New York Yankees: 3 secret weapons that inevitably landed Gerrit Cole

New York Yankees, Larry Rothschild

As the New York Yankees and general manager Brian Cashman initiated a wild goose chase that led them to Southern California, where arguably the best goose in all of baseball resided, the result was precisely what they had hoped. Gerrit Cole, the subsequent name of this goose, was enticed by the Yankees’ efforts in bringing him to the Bronx.

The two bottles of specific wine that tranced Cole and his wife on their anniversary in Florence last year were part of the elaborate equation, smoothing over talks with a bit of sulfite and grapery. However, Cole is a man of ambition and intelligence, two factors that were deciphered after hearing his eloquence at the revealing press conference.

The second of three secret weapons the Bombers used against Cole in their pursuit was former pitcher, Andy Pettite, one of Cole’s childhood figures on the mound. Pettite is a personable man who used his charm to further lure the former Astros ace to New York, but he only carved out a sliver of the credit, a good portion must be attributed to new pitching coach, Matt Blake.



The Yankees hit the nail on the head with Matt Blake:

Blake, who was formerly with the Cleveland Indians, has replaced Larry Rothschild. Big shoes to fill for the young coach, but his analytical approach and benevolence towards progression in modern-day baseball was too appealing to pass up for the Yanks.
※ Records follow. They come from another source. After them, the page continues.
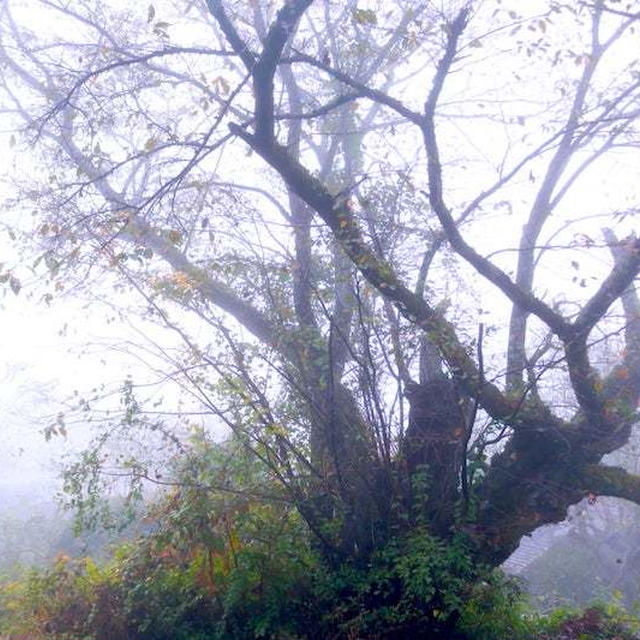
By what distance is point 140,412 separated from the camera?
6.64 metres

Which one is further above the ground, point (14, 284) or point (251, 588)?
point (14, 284)

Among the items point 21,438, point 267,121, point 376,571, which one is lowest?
point 376,571

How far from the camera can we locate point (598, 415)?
752 centimetres

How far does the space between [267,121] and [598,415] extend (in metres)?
4.49

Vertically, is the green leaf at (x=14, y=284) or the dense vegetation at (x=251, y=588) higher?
the green leaf at (x=14, y=284)

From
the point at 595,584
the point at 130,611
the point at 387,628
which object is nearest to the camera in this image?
the point at 387,628

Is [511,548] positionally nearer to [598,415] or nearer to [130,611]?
[598,415]

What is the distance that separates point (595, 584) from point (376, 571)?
17506mm

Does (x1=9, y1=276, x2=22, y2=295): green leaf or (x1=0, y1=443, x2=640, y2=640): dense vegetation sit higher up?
(x1=9, y1=276, x2=22, y2=295): green leaf

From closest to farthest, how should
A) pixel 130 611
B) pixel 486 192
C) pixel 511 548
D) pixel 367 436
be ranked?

Cole, who is a master manipulator of the seams, utilizes new techniques and analytical approaches to improve his abilities, something that Blake can undoubtedly help with, despite this being his first head pitching coach job.
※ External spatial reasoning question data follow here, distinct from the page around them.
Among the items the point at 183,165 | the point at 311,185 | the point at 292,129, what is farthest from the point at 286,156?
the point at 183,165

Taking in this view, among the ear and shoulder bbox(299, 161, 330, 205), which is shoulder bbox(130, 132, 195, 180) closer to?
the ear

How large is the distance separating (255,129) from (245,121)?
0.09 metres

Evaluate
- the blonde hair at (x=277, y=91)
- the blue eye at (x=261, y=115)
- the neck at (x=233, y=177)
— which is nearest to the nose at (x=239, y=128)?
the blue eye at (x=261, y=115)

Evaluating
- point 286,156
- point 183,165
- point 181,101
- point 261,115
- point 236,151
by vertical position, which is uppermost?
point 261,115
“Matt was pretty impressive in the meeting that we had when I first got to know him,” Cole said.

Blake has never engaged in a mound visit before, and we can imagine he will get plenty of experience with the Yankees, maybe not as much as if he were heading the Red Sox’s crew, but enough to weather the storm.

“I’ve known a couple of pitchers that have come through the Cleveland system and I think any pitcher in the league has probably admired Cleveland from afar,” Cole said. “They’re really unique organization, I think, in the sense that over the last 10 years, they haven’t signed a free-agent pitcher starting pitcher.”

Cleveland has taken an incredible approach towards their pitching, and while the Yankees are a bit more lucrative in their free-agent ways, both systems work. Nonetheless, the knowledge and skill-set that Blake brings with him to New York played a significant part in the landing of Cole on a nine-year, $324 million deal. An excellent start for the 34-year-old coach in Pinstripes.